### Extract:
....

Riders across the country are glad to see Dougie Hannum driving his car into their driveway or walking down their barn aisle at a competition. When they see him, they know their horses are about to feel much better.
Hannum has been a therapist to horses at the highest levels and to horses just starting out for almost four decades, at six Olympic Games and at competitions from New Jersey to California. And his mission hasn’t really changed.
“It’s hard to really say what I do. But what we try to do is to give the horse the best opportunity to give the best performance. We try to set a horse up for his maximum performance,” said Hannum.
That means that he looks at the whole horse, not just parts of the horse. And if the horse appears to be sore in his hindquarters, Hannum tries to figure out why. In the meantime, he treats the symptoms too, with treatments like cold-laser therapy, magnetic-blanket therapy, specific pain- or inflammation-reducing topical products, and, especially, handwork and manipulation.
“Across the board, in all the disciplines, it’s body soreness that we treat—muscles and soft tissue,” he said.

....

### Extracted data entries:

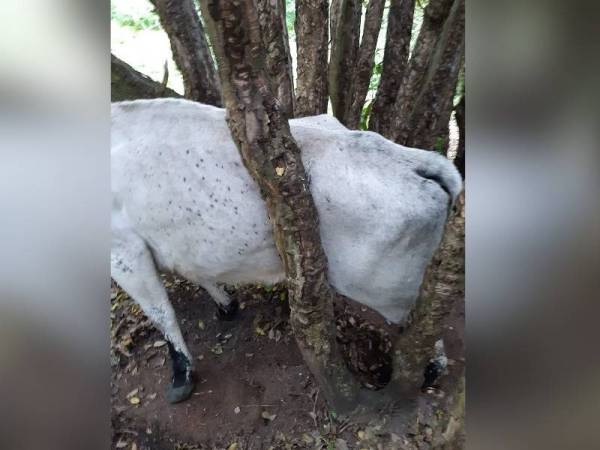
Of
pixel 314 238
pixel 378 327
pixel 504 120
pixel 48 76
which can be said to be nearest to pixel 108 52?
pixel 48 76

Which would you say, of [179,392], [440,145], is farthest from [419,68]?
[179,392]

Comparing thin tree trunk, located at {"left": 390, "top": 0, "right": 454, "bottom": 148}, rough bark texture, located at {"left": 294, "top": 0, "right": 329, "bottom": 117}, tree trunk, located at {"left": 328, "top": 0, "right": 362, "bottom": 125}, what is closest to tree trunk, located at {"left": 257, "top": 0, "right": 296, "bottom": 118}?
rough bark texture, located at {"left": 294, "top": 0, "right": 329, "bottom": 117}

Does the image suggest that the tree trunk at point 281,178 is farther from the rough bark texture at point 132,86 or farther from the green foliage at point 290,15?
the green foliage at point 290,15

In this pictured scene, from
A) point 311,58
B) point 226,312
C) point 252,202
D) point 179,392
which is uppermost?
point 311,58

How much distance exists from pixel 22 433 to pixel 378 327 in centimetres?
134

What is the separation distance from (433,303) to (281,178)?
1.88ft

....

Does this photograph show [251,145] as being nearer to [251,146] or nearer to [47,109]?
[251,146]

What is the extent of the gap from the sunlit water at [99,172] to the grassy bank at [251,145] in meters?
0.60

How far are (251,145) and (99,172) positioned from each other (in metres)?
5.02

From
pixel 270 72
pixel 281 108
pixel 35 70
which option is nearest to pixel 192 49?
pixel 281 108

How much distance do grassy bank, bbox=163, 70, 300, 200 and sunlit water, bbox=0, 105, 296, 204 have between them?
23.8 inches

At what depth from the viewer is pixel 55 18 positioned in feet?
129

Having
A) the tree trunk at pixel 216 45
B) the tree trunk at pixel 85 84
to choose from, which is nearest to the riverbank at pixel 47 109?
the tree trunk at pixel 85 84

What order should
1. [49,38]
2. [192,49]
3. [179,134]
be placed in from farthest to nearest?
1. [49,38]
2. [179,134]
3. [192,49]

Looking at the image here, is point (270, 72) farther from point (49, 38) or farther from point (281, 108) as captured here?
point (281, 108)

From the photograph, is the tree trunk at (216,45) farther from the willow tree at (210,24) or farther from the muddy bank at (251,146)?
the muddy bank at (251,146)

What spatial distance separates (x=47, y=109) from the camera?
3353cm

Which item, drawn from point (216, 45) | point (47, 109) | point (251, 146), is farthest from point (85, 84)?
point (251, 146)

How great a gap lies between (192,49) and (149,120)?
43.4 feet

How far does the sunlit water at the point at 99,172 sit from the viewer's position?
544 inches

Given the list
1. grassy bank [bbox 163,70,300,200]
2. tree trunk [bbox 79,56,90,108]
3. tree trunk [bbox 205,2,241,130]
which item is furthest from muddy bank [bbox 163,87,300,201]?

....

### Task list:
1) List every treatment that the article about horse therapist Dougie Hannum names for treating a horse's symptoms.
2) Continue the article about horse therapist Dougie Hannum from its last paragraph.

### Responses by task:
1)
- Cold-laser therapy
- Magnetic-blanket therapy
- Specific pain- or inflammation-reducing topical products
- Handwork and manipulation

2)
“We try to teach people about a good management program for their horses so that they can help us maintain their horses as athletes,” added Hannum. “And it doesn’t really matter what level the horse is competing at. Sure, the higher the level, the higher the risk, but it all comes back to the same things. I mean, a horse is a horse.”
If you ask Hannum to evaluate and work on your horse, he’ll be willing to listen to you describe what you’re feeling or what your horse’s symptoms are—but mostly because he might hear a clue to the problem. No matter what you say, he’s going to examine your horse in the same deliberate fashion he examines every single horse—he’s going to run his hands over him from poll to tail, on both sides of his body, to see what he feels.
And along the way you might see him wince, you might hear him let out a sigh, and you might even hear him whistle. When he does any of those, it means he’s found something, and there’s a good chance that what he’s found isn’t what you were expecting.